We determined we were not the primary beneficiary of these VIEs as we lacked the power to direct the activities that will have the most significant economic impact on the entities. For certain of the transferred loans where we held the servicing rights prior to the transfer and continued to hold the servicing rights following the transfer, we recorded mortgage servicing rights ("MSRs") on our consolidated balance sheets and classified those MSRs as Level 3 assets. We also retained IO, senior and subordinate securities in these transfers that we classified as Level 3 assets. Our continuing involvement in these securitizations is limited to customary servicing obligations associated with retaining servicing rights (which are performed by third-party sub-servicers) and the receipt of interest income associated with the securities we retained.
The following table presents additional information at March 31, 2026 and December 31, 2025, related to unconsolidated VIEs sponsored by Redwood and accounted for as sales.
Table 16.2 – Unconsolidated VIEs Sponsored by Redwood
(In Thousands)March 31, 2026December 31, 2025
On-balance sheet assets, at fair value:
Subordinate securities, classified as AFS$290,276 $283,768 
Interest-only, senior and subordinate securities, classified as trading36,262 33,743 
Mortgage servicing rights12,803 12,029 
Strategic investments, equity method10,123 10,263 
Funding commitment (1)
14,815 35,000 
Maximum loss exposure (2)
$364,279 $374,803 
(1)Represents Redwood’s agreement, entered into during 2025, to provide up to $35 million of capital support to a trust holding legacy unsecuritized bridge loans.
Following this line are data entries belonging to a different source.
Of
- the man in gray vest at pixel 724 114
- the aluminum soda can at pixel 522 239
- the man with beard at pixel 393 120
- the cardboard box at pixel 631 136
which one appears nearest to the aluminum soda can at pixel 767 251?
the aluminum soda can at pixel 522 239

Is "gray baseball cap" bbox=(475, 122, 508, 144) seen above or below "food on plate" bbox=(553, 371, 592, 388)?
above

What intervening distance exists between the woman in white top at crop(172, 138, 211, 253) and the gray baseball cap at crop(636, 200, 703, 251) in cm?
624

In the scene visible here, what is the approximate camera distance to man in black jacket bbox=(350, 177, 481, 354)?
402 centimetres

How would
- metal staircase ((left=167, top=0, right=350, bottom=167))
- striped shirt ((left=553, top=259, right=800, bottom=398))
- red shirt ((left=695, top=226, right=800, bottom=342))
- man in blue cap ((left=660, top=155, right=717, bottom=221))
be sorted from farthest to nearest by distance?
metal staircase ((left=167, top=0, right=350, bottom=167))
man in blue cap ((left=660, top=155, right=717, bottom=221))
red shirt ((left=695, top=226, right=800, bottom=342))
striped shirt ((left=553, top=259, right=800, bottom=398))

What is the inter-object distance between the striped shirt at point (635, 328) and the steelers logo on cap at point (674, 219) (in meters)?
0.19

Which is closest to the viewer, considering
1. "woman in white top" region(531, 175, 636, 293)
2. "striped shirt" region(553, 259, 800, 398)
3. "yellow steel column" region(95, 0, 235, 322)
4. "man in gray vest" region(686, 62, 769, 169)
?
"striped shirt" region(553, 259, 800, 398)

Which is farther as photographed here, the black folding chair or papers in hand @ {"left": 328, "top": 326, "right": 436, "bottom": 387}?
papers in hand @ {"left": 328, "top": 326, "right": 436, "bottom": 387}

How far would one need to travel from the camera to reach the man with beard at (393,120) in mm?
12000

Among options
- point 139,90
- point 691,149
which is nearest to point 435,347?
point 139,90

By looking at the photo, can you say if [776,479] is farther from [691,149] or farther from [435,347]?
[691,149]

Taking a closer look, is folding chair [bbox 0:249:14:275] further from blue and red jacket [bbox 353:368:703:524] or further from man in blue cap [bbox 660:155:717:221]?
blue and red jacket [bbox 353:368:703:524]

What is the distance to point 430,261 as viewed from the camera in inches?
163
As of March 31, 2026 we funded $20 million at closing, with up to $15 million remaining subject to specified portfolio triggers. Refer to Notes 8, 9, and 19 for additional information.
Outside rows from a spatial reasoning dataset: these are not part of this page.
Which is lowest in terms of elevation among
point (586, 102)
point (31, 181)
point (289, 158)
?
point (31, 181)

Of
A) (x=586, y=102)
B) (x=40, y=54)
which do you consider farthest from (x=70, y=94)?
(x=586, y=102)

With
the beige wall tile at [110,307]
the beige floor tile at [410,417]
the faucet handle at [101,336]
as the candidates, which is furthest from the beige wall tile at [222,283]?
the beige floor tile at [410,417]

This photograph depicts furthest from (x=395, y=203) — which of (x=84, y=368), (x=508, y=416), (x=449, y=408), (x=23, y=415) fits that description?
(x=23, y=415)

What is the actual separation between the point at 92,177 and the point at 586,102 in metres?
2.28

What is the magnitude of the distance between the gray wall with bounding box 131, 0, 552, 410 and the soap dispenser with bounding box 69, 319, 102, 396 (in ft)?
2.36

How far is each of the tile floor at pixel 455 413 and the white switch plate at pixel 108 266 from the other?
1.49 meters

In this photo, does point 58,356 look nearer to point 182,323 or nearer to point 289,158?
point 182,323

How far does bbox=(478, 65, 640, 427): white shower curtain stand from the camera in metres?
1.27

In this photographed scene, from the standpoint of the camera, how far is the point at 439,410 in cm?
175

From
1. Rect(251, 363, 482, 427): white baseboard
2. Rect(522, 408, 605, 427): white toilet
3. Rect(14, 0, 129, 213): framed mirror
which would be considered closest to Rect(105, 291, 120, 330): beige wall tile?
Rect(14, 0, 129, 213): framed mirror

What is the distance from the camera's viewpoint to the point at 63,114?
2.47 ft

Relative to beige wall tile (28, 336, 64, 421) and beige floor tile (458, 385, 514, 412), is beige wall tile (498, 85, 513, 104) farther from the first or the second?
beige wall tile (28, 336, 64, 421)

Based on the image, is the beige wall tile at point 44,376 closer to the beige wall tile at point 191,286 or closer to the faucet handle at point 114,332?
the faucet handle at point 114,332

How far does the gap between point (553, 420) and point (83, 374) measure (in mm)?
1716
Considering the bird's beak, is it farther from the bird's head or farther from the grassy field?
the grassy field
(2)Maximum loss exposure from our involvement with unconsolidated VIEs pertains to the carrying value of our securities and MSRs retained from these VIEs and represents estimated losses that would be incurred under severe, hypothetical circumstances, such as if the value of our interests and any associated collateral declines to zero. This does not include, for example, any potential exposure to representation and warranty claims associated with our initial transfer of loans into a securitization.